Jewish-Hungarian Holocaust victim

Eva Heyman (Heyman Éva; 13 February 1931 – 17 October 1944) was a Jewish girl from Oradea. She began keeping a diary in 1944 during the German occupation of Hungary. Published under the name The Diary of Eva Heyman, her diary has been compared to The Diary of a Young Girl by Anne Frank. She discusses the extreme deterioration of the circumstances the Jewish community faced in the city, offering a detailed account of the increasingly restrictive anti-Jewish laws, the psychological anguish and despair, the loss of their rights and liberties and the confiscation of property they endured. Heyman was 13 years old when she and her grandparents were murdered in the Holocaust.

In May 2019, the Eva Stories project was launched, visually depicting extracts from her diary on Instagram.

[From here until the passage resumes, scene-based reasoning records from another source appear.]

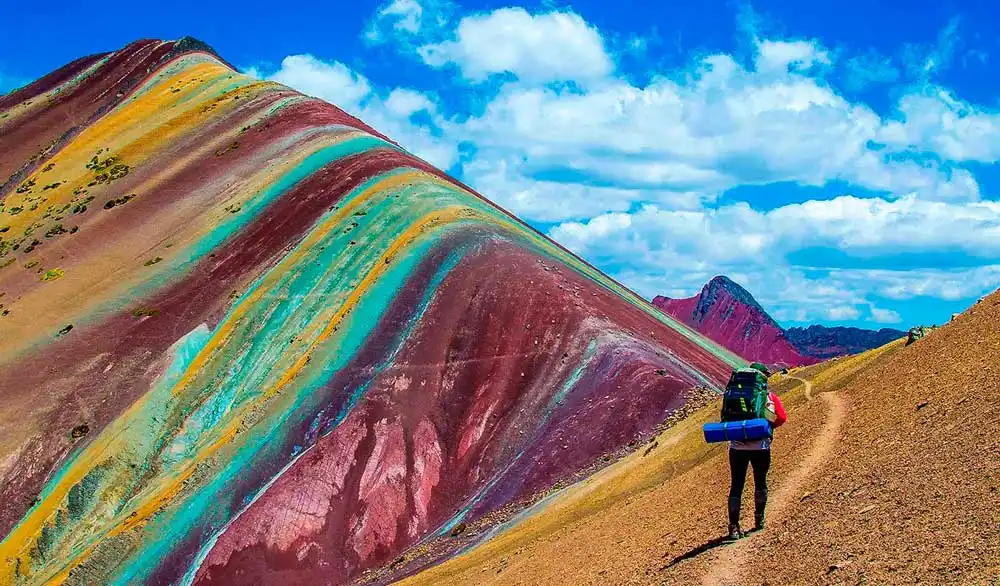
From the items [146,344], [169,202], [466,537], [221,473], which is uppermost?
[169,202]

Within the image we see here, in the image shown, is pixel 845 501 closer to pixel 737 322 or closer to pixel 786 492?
pixel 786 492

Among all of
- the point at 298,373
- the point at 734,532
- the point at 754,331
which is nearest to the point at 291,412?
the point at 298,373

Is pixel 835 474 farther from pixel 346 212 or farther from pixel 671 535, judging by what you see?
pixel 346 212

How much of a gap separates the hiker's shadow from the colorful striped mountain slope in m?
15.8

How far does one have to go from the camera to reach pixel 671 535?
1600 centimetres

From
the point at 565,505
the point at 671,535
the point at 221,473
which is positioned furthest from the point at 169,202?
the point at 671,535

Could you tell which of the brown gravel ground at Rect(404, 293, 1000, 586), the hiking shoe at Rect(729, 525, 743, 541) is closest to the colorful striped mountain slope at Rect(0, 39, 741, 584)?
the brown gravel ground at Rect(404, 293, 1000, 586)

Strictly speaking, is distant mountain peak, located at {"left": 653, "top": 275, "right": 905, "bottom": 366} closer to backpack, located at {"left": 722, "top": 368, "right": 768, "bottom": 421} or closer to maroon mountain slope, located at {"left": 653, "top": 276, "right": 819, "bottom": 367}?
maroon mountain slope, located at {"left": 653, "top": 276, "right": 819, "bottom": 367}

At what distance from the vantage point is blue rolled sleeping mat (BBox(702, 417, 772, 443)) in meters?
12.7

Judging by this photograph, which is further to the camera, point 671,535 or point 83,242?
point 83,242

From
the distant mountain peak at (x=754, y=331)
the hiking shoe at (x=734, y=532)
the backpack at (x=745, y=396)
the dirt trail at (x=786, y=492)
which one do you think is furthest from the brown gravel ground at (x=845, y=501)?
the distant mountain peak at (x=754, y=331)

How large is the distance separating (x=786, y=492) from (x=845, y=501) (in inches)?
60.9

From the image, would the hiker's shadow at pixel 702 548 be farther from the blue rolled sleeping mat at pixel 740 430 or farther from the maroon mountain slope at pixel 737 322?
the maroon mountain slope at pixel 737 322

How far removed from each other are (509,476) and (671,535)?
59.2 ft
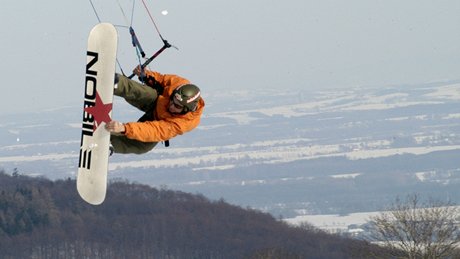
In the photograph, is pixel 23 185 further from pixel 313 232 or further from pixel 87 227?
pixel 313 232

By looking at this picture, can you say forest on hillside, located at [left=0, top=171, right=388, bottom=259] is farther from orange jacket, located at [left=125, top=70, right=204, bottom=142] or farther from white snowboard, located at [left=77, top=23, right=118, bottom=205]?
white snowboard, located at [left=77, top=23, right=118, bottom=205]

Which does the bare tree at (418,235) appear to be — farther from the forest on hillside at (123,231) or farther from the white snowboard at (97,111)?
the forest on hillside at (123,231)

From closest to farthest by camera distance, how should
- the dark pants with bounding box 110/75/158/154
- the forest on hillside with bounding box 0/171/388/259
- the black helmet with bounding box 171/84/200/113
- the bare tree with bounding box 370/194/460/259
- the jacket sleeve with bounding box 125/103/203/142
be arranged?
1. the jacket sleeve with bounding box 125/103/203/142
2. the black helmet with bounding box 171/84/200/113
3. the dark pants with bounding box 110/75/158/154
4. the bare tree with bounding box 370/194/460/259
5. the forest on hillside with bounding box 0/171/388/259

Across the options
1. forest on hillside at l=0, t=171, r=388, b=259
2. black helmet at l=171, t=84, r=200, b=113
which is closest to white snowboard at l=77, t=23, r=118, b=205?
black helmet at l=171, t=84, r=200, b=113

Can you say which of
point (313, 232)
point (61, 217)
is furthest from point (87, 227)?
point (313, 232)

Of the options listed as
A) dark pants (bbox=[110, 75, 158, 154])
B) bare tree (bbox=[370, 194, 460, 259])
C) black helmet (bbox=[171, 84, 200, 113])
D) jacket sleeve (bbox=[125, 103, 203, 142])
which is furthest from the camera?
bare tree (bbox=[370, 194, 460, 259])

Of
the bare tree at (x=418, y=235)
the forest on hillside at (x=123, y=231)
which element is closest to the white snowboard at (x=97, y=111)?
the bare tree at (x=418, y=235)

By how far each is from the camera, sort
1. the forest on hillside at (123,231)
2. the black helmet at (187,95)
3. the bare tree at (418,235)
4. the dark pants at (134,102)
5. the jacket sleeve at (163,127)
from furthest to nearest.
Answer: the forest on hillside at (123,231)
the bare tree at (418,235)
the dark pants at (134,102)
the black helmet at (187,95)
the jacket sleeve at (163,127)

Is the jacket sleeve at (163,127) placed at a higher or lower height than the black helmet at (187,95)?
lower
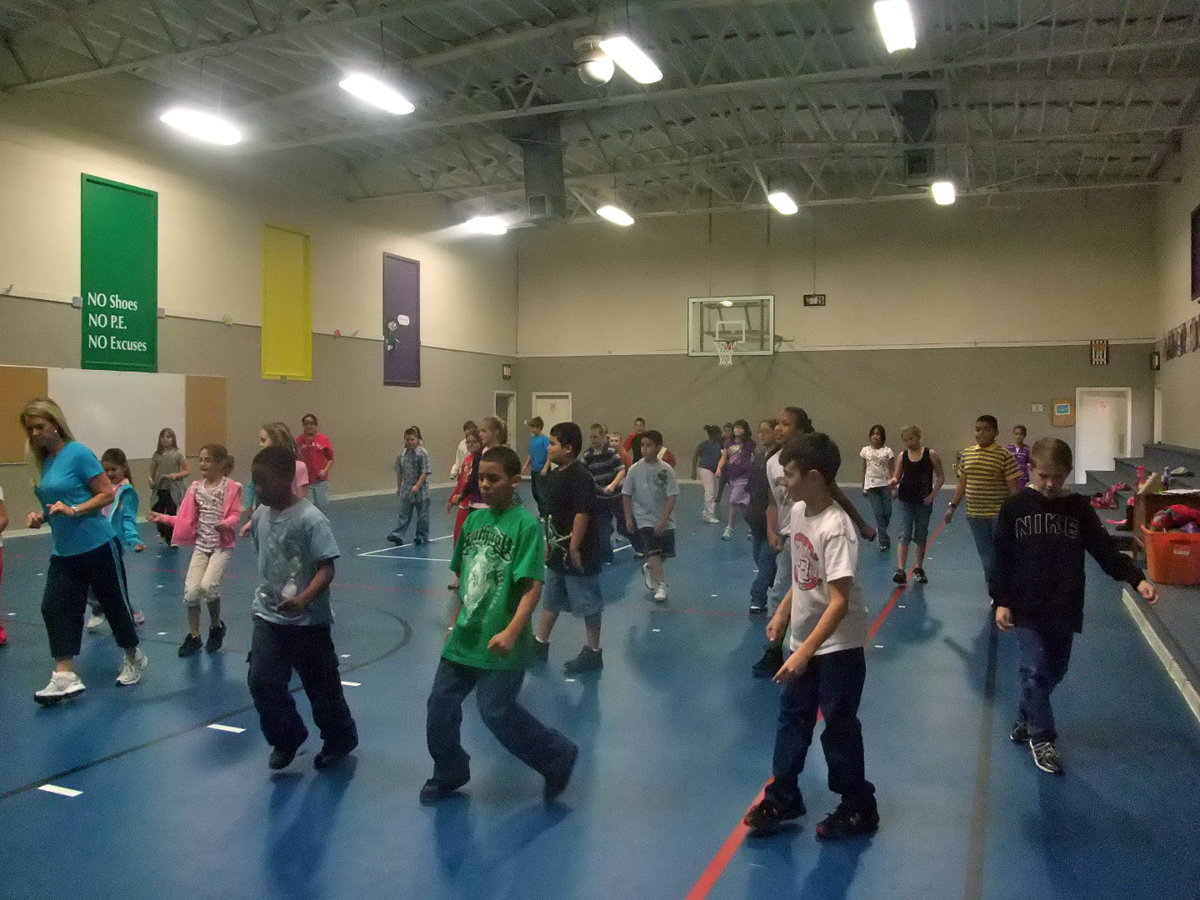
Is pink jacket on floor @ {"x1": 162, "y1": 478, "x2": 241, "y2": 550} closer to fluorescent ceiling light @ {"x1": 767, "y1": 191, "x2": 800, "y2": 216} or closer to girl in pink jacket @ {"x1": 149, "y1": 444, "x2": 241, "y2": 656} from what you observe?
girl in pink jacket @ {"x1": 149, "y1": 444, "x2": 241, "y2": 656}

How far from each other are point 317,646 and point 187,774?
3.02 feet

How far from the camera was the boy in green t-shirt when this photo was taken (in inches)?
153

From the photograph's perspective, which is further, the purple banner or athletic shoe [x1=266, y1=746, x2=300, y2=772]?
the purple banner

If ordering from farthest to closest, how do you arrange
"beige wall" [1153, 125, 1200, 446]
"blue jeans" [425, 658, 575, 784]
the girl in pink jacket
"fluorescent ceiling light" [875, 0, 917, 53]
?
"beige wall" [1153, 125, 1200, 446]
"fluorescent ceiling light" [875, 0, 917, 53]
the girl in pink jacket
"blue jeans" [425, 658, 575, 784]

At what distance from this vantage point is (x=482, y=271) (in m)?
24.7

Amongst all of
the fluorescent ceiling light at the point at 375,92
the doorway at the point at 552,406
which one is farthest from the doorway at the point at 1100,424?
the fluorescent ceiling light at the point at 375,92

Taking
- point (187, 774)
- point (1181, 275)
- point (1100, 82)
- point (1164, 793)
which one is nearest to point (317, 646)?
point (187, 774)

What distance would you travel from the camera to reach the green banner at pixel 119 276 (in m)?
14.3

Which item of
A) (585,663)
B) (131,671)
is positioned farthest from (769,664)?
(131,671)

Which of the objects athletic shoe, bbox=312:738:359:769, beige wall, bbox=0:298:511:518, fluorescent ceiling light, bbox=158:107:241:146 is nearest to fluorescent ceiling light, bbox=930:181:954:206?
beige wall, bbox=0:298:511:518

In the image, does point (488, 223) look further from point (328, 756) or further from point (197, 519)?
point (328, 756)

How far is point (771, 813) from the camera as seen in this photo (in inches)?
149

On International Holocaust Day 2020 (27 January), Eva Stories was also launched on Snapchat.

== Biography ==
Heyman started writing her diary on her thirteenth birthday 13 February 1944 (the same year Germany occupied Hungary). The town in which she was born has been called Nagyvárad by Hungarians and Oradea by Romanians. In 1931, the year she was born, it was part of Romania; in her diary, Heyman calls it "Varad", short for Nagyvárad, a colloquial name widely used. The city was part of Hungary at that time.

She was raised in an assimilated Hungarian-Jewish family. Her father, Béla Heyman, was an architect from a prominent family. The family owned a hotel which Heyman wrote was "full of Persian rugs". Her parents divorced when she was a young child. Her mother married socialist writer Béla Zsolt. Her grandfather was a pharmacist, who had supported the Kingdom of Hungary against Romania. Heyman recalls watching the arrival of Miklós Horthy from the window of her grandfather's pharmacy.

Her mother Ágnes "Ági" Zsolt was also a pharmacist. Her daughter described her as "more beautiful than Greta Garbo". Ági and Zsolt were living in Paris when the Germans invaded Poland. Terrified for her daughter, she convinced her husband to return to Budapest. She was held at the Bergen-Belsen concentration camp, but made it to safety in Switzerland after she was rescued from the camp. Her mother committed suicide after her daughter's diary was published. The location of the original manuscript is not known.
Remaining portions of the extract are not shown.